Adopting any new technology comes with a few hurdles. Being aware of them helps you plan for success.

Data quality and integration issues

The challenge: The most common roadblock is dealing with messy or siloed data across different departments and systems.

How to fix it: Start with one high-value use case to prove the concept, then expand. You don’t need perfect data to begin; even partial, integrated datasets can deliver actionable insights..

Building trust in AI-generated insights

The challenge: Users may struggle to trust a system making automated recommendations about the business.

How to fix it: Choose platforms that provide transparency by showing you the data sources and logic behind every answer. This helps you build confidence with each successful query and understand when to dig deeper.

Scaling across the organization

The challenge: Expanding intelligent insights from a small pilot to an enterprise-wide capability requires careful planning and change management.

How to fix it: Start by having champions in each department to drive adoption.  a technology platform that can grow with your organization. 

With ThoughtSpot Embedded, you can bring AI-powered insights directly into the applications your teams already use. 

This approach dramatically speeds up adoption by making data analysis a natural part of your existing workflow, whether you're working in Salesforce, ServiceNow, or custom applications.

Making intelligent insights work for your organization

Moving beyond static dashboards, intelligent insights allow you and your team to get immediate, actionable answers from your data.

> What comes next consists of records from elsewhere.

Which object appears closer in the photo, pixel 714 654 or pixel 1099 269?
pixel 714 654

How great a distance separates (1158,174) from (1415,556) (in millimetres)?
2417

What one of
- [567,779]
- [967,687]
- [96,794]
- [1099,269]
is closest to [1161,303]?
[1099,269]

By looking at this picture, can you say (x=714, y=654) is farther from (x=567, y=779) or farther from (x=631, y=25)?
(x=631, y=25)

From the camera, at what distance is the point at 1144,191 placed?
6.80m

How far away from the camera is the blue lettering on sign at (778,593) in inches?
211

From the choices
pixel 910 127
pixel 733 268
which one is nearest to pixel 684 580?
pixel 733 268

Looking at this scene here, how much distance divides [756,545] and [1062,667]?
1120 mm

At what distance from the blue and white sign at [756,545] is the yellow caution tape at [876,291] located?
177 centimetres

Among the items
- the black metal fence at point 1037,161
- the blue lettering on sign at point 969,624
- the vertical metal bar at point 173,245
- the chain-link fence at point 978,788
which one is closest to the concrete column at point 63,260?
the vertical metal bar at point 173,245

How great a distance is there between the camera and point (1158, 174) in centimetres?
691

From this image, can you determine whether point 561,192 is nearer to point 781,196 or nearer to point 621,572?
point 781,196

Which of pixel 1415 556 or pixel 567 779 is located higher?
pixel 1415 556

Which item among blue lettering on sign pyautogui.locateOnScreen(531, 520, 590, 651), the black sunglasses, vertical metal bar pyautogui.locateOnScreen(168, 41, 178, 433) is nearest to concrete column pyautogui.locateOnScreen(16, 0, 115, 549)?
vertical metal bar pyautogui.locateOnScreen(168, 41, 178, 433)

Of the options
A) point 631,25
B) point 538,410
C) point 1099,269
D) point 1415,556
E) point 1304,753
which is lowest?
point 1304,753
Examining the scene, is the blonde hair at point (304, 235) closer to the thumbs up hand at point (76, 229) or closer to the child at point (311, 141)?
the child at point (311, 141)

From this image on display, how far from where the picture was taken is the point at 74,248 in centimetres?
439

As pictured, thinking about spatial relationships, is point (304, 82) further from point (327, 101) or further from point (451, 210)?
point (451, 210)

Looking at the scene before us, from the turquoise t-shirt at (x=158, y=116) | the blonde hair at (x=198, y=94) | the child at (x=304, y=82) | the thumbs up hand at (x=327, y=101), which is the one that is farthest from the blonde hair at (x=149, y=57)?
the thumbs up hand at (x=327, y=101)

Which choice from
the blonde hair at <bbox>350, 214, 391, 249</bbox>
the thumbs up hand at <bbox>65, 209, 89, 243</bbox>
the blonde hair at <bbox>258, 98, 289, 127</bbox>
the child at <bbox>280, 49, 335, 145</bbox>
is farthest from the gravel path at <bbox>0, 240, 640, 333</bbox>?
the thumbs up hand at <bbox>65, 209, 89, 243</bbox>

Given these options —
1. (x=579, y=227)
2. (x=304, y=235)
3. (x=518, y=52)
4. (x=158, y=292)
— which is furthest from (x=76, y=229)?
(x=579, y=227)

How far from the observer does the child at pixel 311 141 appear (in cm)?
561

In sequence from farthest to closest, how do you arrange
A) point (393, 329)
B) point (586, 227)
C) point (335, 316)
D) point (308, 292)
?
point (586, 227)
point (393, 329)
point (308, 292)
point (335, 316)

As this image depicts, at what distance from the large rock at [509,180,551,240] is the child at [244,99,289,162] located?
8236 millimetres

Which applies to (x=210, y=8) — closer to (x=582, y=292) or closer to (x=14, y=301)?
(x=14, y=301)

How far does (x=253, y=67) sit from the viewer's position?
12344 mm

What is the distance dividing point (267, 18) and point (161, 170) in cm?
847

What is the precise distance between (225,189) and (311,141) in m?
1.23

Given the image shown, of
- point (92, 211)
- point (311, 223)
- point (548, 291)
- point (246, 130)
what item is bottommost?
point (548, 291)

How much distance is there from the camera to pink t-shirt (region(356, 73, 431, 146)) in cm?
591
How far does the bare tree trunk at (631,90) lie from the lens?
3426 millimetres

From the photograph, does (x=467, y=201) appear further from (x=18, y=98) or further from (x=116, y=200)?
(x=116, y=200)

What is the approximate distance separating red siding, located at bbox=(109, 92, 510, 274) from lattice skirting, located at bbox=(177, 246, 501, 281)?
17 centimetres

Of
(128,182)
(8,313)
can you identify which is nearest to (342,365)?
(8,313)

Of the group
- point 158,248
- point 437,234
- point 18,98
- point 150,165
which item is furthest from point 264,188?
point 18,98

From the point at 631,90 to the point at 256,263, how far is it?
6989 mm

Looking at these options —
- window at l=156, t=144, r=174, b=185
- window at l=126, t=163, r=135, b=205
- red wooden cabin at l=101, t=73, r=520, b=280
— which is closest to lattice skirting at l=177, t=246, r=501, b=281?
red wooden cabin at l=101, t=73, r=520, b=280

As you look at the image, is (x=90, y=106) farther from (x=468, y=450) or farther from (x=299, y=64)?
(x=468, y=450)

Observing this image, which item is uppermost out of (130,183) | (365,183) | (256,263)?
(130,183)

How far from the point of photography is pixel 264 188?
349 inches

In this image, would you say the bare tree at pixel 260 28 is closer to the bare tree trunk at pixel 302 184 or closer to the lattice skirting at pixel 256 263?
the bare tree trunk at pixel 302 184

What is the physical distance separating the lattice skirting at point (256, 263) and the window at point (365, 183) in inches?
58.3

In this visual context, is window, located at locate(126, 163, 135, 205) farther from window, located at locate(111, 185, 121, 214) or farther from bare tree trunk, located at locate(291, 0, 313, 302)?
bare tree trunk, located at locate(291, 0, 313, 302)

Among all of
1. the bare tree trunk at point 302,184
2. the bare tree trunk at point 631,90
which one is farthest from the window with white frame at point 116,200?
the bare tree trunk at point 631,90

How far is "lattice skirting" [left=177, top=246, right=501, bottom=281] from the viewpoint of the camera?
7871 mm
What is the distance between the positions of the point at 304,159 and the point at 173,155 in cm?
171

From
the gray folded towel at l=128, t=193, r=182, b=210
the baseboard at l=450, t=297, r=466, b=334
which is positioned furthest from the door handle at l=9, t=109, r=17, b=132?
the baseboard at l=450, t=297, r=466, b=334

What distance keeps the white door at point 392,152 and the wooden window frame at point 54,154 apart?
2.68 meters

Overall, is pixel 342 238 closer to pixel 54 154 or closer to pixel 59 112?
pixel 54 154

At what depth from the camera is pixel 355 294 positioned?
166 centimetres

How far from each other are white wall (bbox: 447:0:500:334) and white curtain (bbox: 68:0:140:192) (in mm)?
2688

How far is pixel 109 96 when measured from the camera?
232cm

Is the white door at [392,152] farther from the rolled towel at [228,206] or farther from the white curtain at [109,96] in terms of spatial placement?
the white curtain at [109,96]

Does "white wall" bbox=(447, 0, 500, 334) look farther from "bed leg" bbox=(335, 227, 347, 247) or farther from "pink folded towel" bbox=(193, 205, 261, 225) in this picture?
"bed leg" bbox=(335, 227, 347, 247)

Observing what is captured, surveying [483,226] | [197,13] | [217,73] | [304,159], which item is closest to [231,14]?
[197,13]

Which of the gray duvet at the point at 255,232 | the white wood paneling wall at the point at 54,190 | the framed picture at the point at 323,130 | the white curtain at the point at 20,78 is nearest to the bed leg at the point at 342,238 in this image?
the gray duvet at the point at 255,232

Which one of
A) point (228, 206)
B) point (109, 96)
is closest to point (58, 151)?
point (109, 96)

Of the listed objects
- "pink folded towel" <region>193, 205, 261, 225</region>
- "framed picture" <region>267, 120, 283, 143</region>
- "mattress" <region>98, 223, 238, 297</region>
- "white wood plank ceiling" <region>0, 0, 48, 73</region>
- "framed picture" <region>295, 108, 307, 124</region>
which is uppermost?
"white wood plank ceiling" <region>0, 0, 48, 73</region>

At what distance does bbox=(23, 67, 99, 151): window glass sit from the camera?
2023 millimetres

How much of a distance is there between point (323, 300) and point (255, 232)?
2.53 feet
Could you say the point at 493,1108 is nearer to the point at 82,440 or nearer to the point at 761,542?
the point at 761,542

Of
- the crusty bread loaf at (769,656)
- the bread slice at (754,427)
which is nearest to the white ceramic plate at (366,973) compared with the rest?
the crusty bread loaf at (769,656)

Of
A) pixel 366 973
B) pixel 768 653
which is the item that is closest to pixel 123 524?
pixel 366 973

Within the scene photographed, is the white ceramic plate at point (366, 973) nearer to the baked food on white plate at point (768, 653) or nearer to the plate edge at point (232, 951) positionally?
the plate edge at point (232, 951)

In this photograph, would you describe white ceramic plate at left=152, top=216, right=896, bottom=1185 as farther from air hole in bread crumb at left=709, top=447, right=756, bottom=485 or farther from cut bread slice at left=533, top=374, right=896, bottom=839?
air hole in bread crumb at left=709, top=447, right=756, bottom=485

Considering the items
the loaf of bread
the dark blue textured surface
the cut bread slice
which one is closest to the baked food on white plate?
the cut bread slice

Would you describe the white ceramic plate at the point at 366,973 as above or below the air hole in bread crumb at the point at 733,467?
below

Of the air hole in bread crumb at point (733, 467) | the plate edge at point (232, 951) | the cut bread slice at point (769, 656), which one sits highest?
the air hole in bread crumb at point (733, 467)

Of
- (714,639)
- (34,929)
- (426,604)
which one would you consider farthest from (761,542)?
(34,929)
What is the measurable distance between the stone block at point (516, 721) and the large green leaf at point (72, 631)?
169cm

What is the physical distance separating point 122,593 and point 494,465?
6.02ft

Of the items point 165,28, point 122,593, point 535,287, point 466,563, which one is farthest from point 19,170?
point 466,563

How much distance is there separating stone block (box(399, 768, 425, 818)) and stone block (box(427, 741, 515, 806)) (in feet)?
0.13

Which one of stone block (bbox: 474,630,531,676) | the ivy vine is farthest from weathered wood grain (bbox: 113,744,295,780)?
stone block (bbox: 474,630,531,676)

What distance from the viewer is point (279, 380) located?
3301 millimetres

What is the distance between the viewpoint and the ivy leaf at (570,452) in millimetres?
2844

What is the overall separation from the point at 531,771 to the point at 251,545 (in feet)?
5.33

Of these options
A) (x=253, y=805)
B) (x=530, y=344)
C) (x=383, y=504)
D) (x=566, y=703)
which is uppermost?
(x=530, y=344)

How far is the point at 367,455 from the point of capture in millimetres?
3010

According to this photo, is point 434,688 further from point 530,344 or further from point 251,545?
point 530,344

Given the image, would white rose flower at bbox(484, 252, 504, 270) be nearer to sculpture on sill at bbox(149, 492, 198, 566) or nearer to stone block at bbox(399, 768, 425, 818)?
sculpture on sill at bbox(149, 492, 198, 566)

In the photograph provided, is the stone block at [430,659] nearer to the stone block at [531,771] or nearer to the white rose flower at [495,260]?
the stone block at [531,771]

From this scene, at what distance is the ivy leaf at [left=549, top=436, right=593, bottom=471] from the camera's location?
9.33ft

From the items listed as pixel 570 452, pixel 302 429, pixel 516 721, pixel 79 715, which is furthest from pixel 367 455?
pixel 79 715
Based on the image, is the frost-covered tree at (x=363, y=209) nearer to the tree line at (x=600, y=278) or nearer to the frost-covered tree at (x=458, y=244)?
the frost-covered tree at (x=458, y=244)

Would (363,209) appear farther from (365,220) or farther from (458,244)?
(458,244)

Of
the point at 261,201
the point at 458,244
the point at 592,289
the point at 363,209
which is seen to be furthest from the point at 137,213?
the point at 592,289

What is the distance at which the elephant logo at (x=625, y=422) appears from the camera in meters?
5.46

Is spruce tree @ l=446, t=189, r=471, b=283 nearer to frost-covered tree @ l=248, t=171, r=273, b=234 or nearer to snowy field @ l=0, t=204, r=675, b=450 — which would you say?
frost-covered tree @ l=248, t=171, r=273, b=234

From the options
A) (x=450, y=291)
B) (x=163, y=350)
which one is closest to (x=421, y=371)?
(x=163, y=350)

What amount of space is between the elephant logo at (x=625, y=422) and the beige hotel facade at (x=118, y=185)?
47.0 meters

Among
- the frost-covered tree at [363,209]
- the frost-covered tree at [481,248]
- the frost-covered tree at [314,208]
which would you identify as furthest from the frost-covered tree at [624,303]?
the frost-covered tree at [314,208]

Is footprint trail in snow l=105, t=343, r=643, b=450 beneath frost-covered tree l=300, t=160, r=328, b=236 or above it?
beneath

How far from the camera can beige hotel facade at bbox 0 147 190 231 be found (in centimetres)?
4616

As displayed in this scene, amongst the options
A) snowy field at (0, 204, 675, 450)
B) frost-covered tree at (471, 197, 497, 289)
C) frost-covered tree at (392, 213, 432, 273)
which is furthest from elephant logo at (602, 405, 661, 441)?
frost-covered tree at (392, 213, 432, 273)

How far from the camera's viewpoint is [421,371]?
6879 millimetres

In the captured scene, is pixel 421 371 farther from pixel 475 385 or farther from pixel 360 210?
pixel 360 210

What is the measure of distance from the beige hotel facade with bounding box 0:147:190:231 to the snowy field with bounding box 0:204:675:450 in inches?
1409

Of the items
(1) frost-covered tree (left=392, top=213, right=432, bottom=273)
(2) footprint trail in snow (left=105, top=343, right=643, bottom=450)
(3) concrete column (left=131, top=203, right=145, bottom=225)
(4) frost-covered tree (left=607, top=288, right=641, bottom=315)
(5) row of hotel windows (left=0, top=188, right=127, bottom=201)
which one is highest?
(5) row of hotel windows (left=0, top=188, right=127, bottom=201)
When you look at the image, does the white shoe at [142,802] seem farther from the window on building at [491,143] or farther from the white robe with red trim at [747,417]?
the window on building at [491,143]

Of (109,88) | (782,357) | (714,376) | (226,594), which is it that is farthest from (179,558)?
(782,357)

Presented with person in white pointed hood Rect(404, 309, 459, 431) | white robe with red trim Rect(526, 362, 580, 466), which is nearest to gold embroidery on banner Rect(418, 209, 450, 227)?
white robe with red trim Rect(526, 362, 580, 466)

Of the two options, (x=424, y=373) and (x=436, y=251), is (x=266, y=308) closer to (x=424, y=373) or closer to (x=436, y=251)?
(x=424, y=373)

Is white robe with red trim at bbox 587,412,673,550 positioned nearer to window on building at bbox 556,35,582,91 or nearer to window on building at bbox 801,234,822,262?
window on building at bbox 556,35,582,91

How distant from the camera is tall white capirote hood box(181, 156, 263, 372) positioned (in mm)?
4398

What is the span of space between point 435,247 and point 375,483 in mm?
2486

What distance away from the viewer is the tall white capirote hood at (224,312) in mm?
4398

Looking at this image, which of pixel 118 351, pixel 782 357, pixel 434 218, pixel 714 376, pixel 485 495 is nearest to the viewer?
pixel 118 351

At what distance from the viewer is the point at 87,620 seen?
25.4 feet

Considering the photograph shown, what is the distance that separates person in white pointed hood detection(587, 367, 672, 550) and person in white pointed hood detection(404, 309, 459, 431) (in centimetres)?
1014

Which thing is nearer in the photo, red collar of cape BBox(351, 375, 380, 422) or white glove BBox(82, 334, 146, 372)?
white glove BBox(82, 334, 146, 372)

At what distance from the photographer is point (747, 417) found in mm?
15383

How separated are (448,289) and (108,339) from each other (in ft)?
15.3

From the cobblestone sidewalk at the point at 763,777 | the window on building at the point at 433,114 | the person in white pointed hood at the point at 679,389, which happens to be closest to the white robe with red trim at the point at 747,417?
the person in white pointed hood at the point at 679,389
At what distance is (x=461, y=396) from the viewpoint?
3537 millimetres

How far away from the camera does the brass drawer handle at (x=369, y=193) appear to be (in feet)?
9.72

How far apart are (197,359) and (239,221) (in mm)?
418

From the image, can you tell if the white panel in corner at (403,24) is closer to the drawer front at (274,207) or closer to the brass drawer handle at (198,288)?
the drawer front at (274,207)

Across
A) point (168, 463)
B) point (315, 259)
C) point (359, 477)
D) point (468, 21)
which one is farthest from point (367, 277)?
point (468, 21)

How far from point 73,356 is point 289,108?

Spend less time searching and more time making the decisions that drive your business forward.

With a modern agentic analytics platform, this power becomes accessible to everyone, so your entire organization can explore insights, test ideas, and act on opportunities in real time. 

See the insights hidden in your data–Book a free trial.

Frequently asked questions about intelligent insights

What's the difference between intelligent insights and predictive analytics?

Intelligent insights include predictive analytics, but also go further by explaining why something might happen and recommending what to do next. While predictive analytics forecasts future outcomes, intelligent insights provide the full context and action plan.

How accurate are AI-generated intelligent insights?

Modern AI platforms can achieve very high accuracy by using multiple validation methods and learning from user feedback to get smarter over time. Spotter uses this approach to deliver reliable, trusted answers to even the most complex business questions.

Can intelligent insights work with my existing data infrastructure?

Yes, most modern analytics platforms connect directly to your existing cloud data warehouses, databases, and business applications without requiring you to move your data. They query live data, so you're always working with the most current information.

How do I validate intelligent insights before making important business decisions?

Good platforms provide transparency, showing the data sources and logic used to generate every answer so you can verify accuracy and build confidence. Look for systems that explain their reasoning and allow you to drill down into the underlying data.

What skills does my team need to work with intelligent insights effectively?

The main skill needed is business curiosity and domain expertise. If your team members can use a search engine and understand your business metrics, they have the technical skills required to use a modern intelligent insights platform.